* _TRAVAIL DEMANDÉ_
• A. Répondez à ces questions d'après le récit sur Yuendumu :
(i) Vers quelle ville mène la route directe qui part de Yuendumu ?
(ii) Quels animaux peut-on observer au lac du coin à la nuit tombée ?
(iii) Vers quel pays Alex compte-t-il embarquer en bateau-stop ?
• B. Recopiez le passage du récit sur Yuendumu compris entre « Yuendumu a une » et « temps d’une journée. », ces deux segments inclus.
• C. Énumérez toutes les infrastructures que le récit sur Yuendumu cite entre parenthèses.

* _EXTRAIT CITÉ_
---*---

Straight Outta Yuendumu

Nous sommes en 2017 après Jésus-Christ. Toute l’Australie Centrale est recouverte par le désert. Toute ? Non. Une communauté d’irréductibles aborigènes résiste encore et toujours à la chaleur. Plus qu’une en réalité. Mais l’idée est la même. Une immensité rugueuse et hostile dans laquelle on se demande comme l’activité humaine peut se développer. Et sans potion magique qui plus est…

Yuendumu a une position centrale dans ce bout de nulle part : une route directe vers Alice Springs, quelques infrastructures (dispensaire, terrain de basket couvert, trois supérettes, un centre de police), une école, un centre associatif et le média associatif PAW (Pintubi Anmatjere Warlpiri) dont la radio émet ses ondes dans le désert, tels des songlines modernes. Il permet de diffuser les idées et cultures aborigènes avec des sessions débats, de la musique et la production de la mini-série Bush Mechanics, ainsi que l’expo associée qui s’est invitée ici le temps d’une journée.

En dehors de cela, que de la terre battue rougeâtre. Pas de trottoir, pas de panneau d’information ou de grande maison pompeuse. La routine s’installe facilement et on se laisse aller à l’incontournable promenade du soir avec les quelques chiens du centre qui nous suivent à la trace. L’occasion de se rendre au lac du coin pour observer les chevaux sauvages s’abreuver à la nuit tombée ou de passer par une des supérettes. On y trouve des chips, du soda et autres produits gras, salé et sucré. Mais aussi quelques denrées fraîches au prix exorbitant. Atteindre les cinq fruits et légumes quotidiens demande un investissement financier non négligeable. Sans parler des prix annoncés qui ne sont finalement pas ceux en caisse…

C’est dans une de ces supérettes qu’on a fait la connaissance d’Alex, un backpacker français d’à peine 20 ans, archétype du baroudeur sympa : une tchatche sans pareil, un grand nombre de pays déjà visités à son compteur et une seule tenue – marcel, pantalon, veste – pour laisser plus de place à sa guitare et à son djembé. Il attend ici de se faire assez d’argent avant d’embarquer en bateau-stop vers l’Indonésie. On le croise au minimum une fois par semaine au centre d’art, lorsqu’il vient prendre sa douche hebdomadaire au son jazzy de son enceinte portative. Ce n’est pas forcément autorisé mais Gloria laisse couler. Une douche dans le désert, ça n’a pas de prix.

---*---

* _DONNÉES FOURNIES_

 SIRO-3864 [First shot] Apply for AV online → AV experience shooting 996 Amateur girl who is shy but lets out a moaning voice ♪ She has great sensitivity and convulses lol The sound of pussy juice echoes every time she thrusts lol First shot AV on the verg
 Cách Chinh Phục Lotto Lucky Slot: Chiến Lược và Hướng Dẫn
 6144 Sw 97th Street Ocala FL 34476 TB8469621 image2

---*---

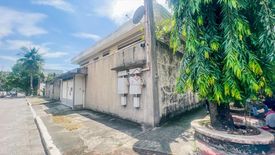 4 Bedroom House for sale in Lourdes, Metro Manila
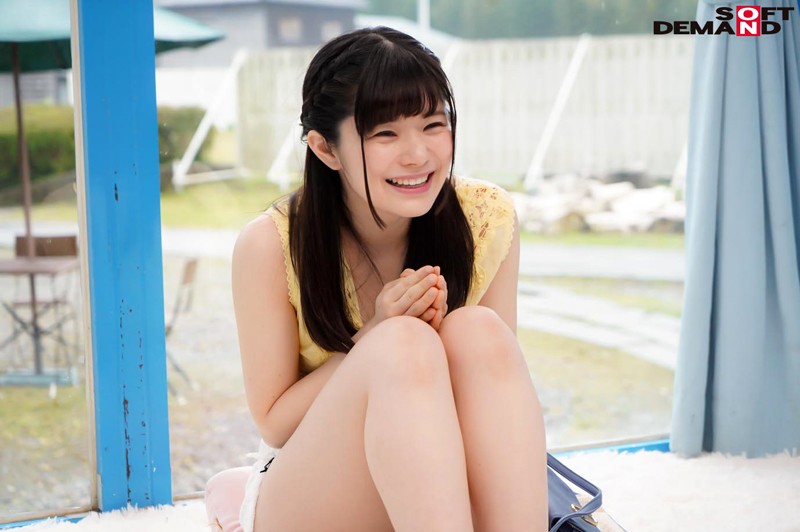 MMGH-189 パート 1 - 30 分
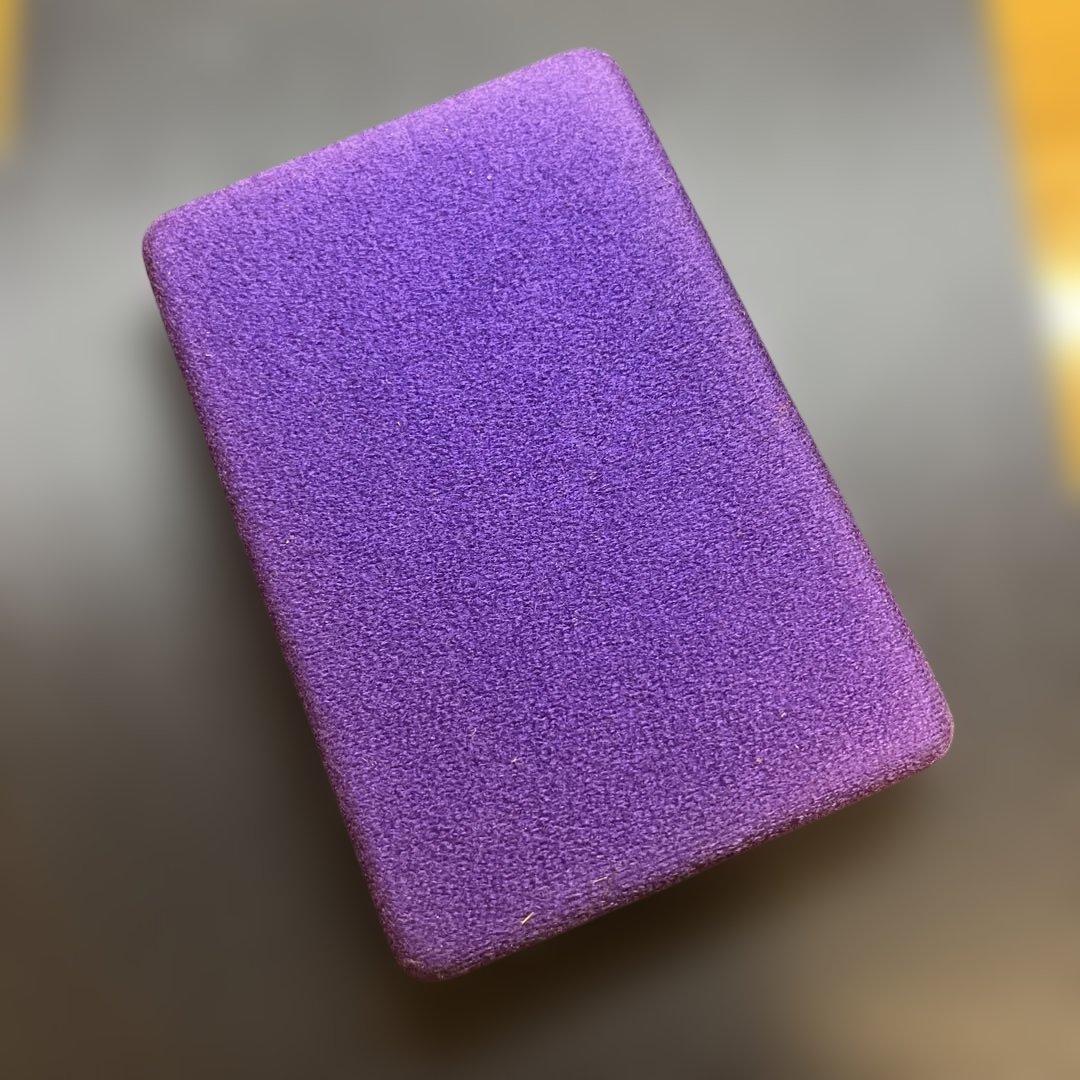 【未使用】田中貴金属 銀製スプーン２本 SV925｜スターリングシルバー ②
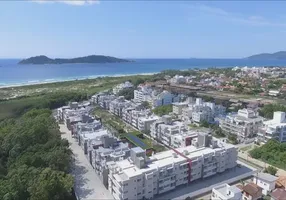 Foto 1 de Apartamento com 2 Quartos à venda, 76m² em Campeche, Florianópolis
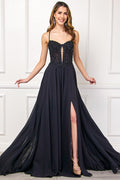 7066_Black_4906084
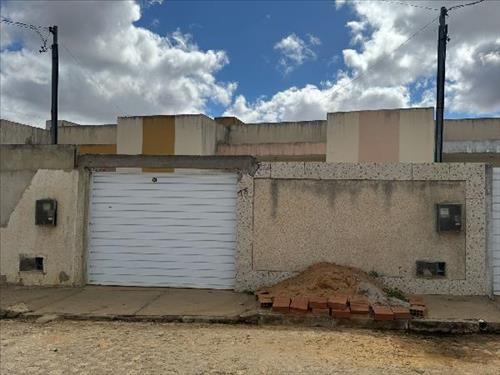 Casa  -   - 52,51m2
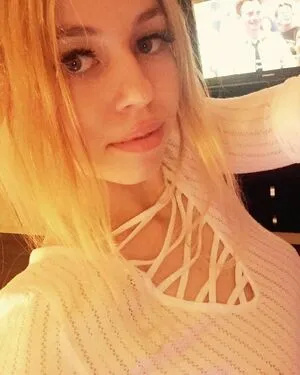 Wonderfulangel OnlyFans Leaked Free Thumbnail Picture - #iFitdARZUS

---*---

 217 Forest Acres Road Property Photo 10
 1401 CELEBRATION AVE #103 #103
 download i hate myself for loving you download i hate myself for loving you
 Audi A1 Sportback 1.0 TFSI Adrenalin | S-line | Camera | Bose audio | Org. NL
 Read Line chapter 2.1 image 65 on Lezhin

---*---

* _RÉPONSES SUCCESSIVES_
• A.
(i) Alice Springs.
(ii) Des chevaux sauvages.
(iii) L'Indonésie.

• B.
Yuendumu a une position centrale dans ce bout de nulle part : une route directe vers Alice Springs, quelques infrastructures (dispensaire, terrain de basket couvert, trois supérettes, un centre de police), une école, un centre associatif et le média associatif PAW (Pintubi Anmatjere Warlpiri) dont la radio émet ses ondes dans le désert, tels des songlines modernes. Il permet de diffuser les idées et cultures aborigènes avec des sessions débats, de la musique et la production de la mini-série Bush Mechanics, ainsi que l’expo associée qui s’est invitée ici le temps d’une journée.

• C.
- Dispensaire
- Terrain de basket couvert
- Trois supérettes
- Centre de police